The Legend of Heroes: Trails of Cold Steel PC Guest Blog #1 – Performance

When XSEED approached me about contributing to their in-progress The Legend of Heroes: Trails of Cold Steel port, I was immediately excited about the prospect. The Trails in the Sky series features some of my favourite JRPGs on PC, so I looked forward to making this later game in the franchise the best it can be on PC.

Of course, back at that point I didn’t quite anticipate just how involved I would get – I was expecting to do some optimization here and there, maybe amounting to a week or two of full-time work. Reality would turn out different, and in this series of articles I’ll give you some idea of why.

The series is currently planned in 3 parts, leading up to the release of the game on August 2:

  • The first part, which you are reading right now, deals with performance aspects, primarily framerates and loading times.
  • The second part will describe the graphical enhancements and options available in the PC version, and how they came about.
  • Finally, the third part will go into some specific features of the PC port that aren’t direct graphical enhancements, and explain some of the challenges in implementing them.

The Beginning of the Performance Story

It seems appropriate for a story about a program to begin with loading, and the initial issue that I was consulted on were in fact loading times. In the PC version of the game at that point, even on a fast machine, loading would routinely take upwards of 20 seconds. And these were not some infrequent large loads, but rather loading which occurred e.g. every single time a battle started and ended. Additionally, significant loading stutters were present frequently throughout the game.

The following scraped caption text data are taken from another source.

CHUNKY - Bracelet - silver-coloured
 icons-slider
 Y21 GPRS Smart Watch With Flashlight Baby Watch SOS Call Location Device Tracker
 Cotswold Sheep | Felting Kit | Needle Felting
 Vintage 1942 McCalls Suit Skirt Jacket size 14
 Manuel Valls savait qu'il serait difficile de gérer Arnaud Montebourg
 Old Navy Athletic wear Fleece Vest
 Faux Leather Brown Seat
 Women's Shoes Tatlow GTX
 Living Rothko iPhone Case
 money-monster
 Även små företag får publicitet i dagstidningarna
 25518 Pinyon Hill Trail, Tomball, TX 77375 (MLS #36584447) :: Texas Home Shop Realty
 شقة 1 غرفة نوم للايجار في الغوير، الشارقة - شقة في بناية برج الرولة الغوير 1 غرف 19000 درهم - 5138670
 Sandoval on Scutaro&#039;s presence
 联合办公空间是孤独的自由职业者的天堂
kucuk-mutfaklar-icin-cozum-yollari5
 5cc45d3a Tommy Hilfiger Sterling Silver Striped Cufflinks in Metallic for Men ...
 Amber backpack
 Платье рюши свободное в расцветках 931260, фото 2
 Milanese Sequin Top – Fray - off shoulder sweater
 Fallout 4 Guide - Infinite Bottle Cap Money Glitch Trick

This was of course not an acceptable state of affairs. After a lengthy analysis, I figured out that the primary reason for both the stutters and the loading was that the game’s engine used Nvidia Cg (a – by now – very outdated and unsupported high-level shading language toolkit) to compile and load shaders at runtime. By caching and reusing shader compilation results, I was able to reduce loading times (after the initial load) to ~2-3 seconds, and also eliminate most stutter after a startup phase. Satisfied with the progress on the particular issue I was contacted about, I reported my findings and code.

Standards

Some time later, I was tasked with polishing up the game for its eventual release. While I spent some time improving graphical aspects in the game’s Cg-based version which existed at that point, with more playtesting I grew increasingly dissatisfied with its performance.

As the game was originally released on PS3 and even Vita (though the PC version only uses PS3-level assets and effects or better), you would expect a fast desktop system to churn through it with incredible ease. However, at that point I had already discovered a specific scene and camera perspective in which my PC dropped down to 45 frames per second, completely CPU limited. Using a variety of profiling tools I discovered that the issue was primarily related to how the OpenGL/Cg rendering backend of the engine managed shader state, ending up with dozens of state setting calls for each individual draw call. By doing some of the more obvious optimizations and tweaks, I brought performance in my testing scene up to 55 FPS. At that point, I estimated that by fully optimizing the Cg-based renderer I might get the game up to around 80 FPS on my PC in that scene at best.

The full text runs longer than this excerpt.